● What is required
Retrieve every line from the records in which the word "supports" occurs.

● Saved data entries
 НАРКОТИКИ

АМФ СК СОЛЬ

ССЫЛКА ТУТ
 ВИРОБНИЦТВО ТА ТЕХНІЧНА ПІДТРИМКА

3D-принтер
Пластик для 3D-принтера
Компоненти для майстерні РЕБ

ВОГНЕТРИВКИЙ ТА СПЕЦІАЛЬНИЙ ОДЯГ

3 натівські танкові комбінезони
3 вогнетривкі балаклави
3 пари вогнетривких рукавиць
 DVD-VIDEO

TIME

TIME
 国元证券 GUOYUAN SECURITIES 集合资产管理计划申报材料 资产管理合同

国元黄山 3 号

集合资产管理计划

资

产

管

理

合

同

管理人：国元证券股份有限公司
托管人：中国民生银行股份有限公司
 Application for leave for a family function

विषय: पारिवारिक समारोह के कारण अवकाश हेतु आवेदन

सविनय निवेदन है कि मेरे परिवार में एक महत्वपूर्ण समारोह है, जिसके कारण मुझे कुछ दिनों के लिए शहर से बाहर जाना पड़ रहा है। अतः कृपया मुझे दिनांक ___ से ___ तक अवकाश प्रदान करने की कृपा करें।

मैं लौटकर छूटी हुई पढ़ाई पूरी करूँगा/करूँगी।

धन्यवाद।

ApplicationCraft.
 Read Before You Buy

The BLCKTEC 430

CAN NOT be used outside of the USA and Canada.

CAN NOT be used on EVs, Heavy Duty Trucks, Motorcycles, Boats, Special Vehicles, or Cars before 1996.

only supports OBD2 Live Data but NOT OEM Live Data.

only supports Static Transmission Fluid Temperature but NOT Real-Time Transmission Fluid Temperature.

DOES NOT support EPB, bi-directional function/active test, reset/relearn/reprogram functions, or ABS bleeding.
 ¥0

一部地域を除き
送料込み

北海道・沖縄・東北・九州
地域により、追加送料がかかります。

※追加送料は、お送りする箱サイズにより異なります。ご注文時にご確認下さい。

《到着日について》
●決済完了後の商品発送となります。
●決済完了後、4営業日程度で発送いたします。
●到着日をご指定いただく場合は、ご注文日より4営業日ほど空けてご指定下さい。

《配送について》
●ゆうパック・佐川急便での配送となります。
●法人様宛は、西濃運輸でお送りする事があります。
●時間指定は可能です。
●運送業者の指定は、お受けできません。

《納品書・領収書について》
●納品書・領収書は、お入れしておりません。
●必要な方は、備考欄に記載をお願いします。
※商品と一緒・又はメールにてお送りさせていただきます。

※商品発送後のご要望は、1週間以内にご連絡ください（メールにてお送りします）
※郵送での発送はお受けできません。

● Result below
only supports OBD2 Live Data but NOT OEM Live Data.
only supports Static Transmission Fluid Temperature but NOT Real-Time Transmission Fluid Temperature.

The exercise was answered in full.